North Indians know of Hindustani music, but how many know of Carnatic music, and its trinity of Tyagaraj, Muthswami Dikshitar and Shyama Shastri? Hardly any.

How many north Indians have heard of the great Keralite social reformer Narayana Guru, who belonged to the low-caste Ezhava community, and fearlessly criticized and campaigned against the inhuman caste system? Practically none.

For long, north Indians have regarded south India as a dark land populated by uncivilized barbarians, unaware of their great achievements in various fields. Indeed in the Ramayana, Kishkindha, which is believed to be in the present state of Karnataka, was regarded to be a land populated by monkeys, not humans, from whom Lord Rama raised a vaanar sena (monkey army) to invade Sri Lanka. Many north Indians still, regrettably, look down on south Indians.

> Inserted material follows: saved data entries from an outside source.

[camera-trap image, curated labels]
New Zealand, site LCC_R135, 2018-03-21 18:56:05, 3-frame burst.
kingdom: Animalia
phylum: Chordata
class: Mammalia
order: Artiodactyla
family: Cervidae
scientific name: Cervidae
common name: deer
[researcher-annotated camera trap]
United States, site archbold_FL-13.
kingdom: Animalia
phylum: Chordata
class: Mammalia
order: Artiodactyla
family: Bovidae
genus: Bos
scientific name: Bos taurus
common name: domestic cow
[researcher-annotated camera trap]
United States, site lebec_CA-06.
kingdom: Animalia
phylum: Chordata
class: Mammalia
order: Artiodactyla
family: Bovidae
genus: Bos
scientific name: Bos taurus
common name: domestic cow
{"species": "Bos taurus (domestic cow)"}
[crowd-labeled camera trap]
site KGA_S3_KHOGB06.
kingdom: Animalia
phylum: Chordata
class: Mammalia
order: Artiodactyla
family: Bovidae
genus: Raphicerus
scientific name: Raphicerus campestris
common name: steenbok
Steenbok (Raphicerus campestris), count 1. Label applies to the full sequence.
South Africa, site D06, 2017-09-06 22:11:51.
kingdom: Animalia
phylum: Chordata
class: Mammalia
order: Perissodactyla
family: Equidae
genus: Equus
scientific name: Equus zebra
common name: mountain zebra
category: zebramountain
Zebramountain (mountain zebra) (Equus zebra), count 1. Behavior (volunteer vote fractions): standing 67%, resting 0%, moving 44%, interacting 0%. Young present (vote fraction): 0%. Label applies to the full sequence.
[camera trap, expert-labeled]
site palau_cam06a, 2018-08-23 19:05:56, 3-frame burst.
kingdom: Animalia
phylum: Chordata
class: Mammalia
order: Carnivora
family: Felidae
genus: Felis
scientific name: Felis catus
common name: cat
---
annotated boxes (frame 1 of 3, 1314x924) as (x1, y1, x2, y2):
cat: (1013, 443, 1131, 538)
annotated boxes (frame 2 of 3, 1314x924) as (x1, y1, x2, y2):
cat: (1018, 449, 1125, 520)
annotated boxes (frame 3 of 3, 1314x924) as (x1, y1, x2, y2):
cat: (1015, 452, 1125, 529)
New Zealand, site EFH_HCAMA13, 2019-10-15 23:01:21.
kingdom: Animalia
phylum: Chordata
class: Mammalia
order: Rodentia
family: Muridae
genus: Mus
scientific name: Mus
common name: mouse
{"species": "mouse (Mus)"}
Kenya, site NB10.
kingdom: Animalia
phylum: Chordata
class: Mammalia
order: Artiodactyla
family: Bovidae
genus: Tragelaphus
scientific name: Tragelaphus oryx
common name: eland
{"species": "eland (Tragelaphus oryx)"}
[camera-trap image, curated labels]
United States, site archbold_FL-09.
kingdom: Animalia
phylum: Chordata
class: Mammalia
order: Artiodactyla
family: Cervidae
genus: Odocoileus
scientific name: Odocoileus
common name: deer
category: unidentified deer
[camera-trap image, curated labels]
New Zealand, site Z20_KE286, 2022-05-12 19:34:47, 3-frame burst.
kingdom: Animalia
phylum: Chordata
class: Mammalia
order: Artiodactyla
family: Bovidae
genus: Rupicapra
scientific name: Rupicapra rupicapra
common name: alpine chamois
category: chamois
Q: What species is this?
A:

When I became chief justice of the Madras High Court in 2004, in my spare time, I made a deep study of south Indian (particularly Tamilian) history, culture, and literature, and realized that the knowledge of south Indian history, culture and literature by north Indians was almost nil and was lamentable.

South Indian temples are massive and unbelievable unless one visits them, and they reveal the high level of knowledge of architecture and geometry of the ancient and medieval south Indians. For example, the Brihadishvara temple of Tanjore is simply astounding, and one wonders how the builders could use such huge stones in building it (which reminds one of the Egyptian pyramids).

The gigantic rock relief ‘Descent of the Ganges’ in the ancient port city of Mahabalipuram, capital of the Pallav Empire, is truly amazing.

If we really wish for national integration we must teach South Indian history and culture in our schools to our children. South India has produced great scientists like C.V.Raman, Chandrashekhar ‘(both Nobel Prize winners), etc, great mathematicians like Ramanujan, (Fellow of the Royal Society), and great artists like Raja Ravi Verma, etc.

To be a truly united nation, North Indians must know of all this.